**Exercise:** Continue the forum thread about uneven eyebrows below, picking up after its last post.

**Selection:**

-- START --

# Non-symmetrical eyebrows, Kylie Minogue has them too



## vav (Jul 5, 2007)

And it looks nice, doesn't it? So, we don't have to worry that much!


----------



## MindySue (Jul 5, 2007)

i think it's mostly her pose

but i notice eyebrows on a lot of people and i've noticed a lot of peoples arent quite the same size or height. it makes me happier about mine.

then the girls with perfect brows, man i hate you guys..

*cough* amanda. lol!

but no i still love you, just envy


----------



## CellyCell (Jul 5, 2007)

Those are some small ass photos, girl. Couldn't see haha.

My imperfection in my eyebrows are stitches I got in them that left a cut, so I have to fill them in.

Bah, didn't even know I had it all these years until I decided to pluck them thinner and then I was like, "damn - did I over pluck cus I got a cut on my brow looking like a chola". And my mom said I got it because she bumped my head on the car door when I was little.

FFS, my mother is cruel. -_- /emoticons/[email protected] 2x" width="20" height="20" /> Lol.


----------



## MindySue (Jul 5, 2007)

hahahah celly! she hid it all those years


----------



## AngelaGM (Jul 5, 2007)

That certainly makes me feel better about my flaws.

-- END --

**Data shown:**
-- START --

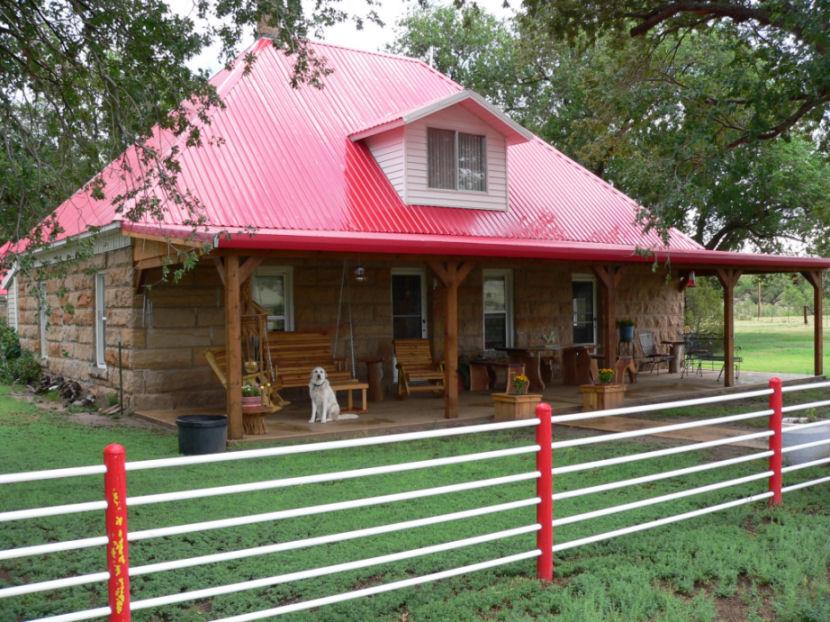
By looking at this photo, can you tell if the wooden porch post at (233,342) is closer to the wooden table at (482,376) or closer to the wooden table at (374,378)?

-- END --

**Answer below:**
----------



## Bexy (Jul 5, 2007)

I am fascinated with good brows. I just love a nice brow. It looks like Mindy said like it is the angle in which she is posing that makes them look like that.


----------



## MindySue (Jul 5, 2007)

brows are so important, sigh, why wasnt i born with maraculous ones?


----------



## Curiosity (Jul 5, 2007)

I think that with good products and a good threader, all brows can look great.


----------



## magosienne (Jul 5, 2007)

i've heard once brows were siblings, not twins, that certainly makes me feel better about mine.


----------



## MindySue (Jul 5, 2007)

yeah thats an interesting analogy aude


----------



## Bexy (Jul 5, 2007)

I just looked up a bunch of pics of Kylie on google and 9 out of the 10 pics her eyebrows did look like they were like that.


----------



## Solimar (Jul 5, 2007)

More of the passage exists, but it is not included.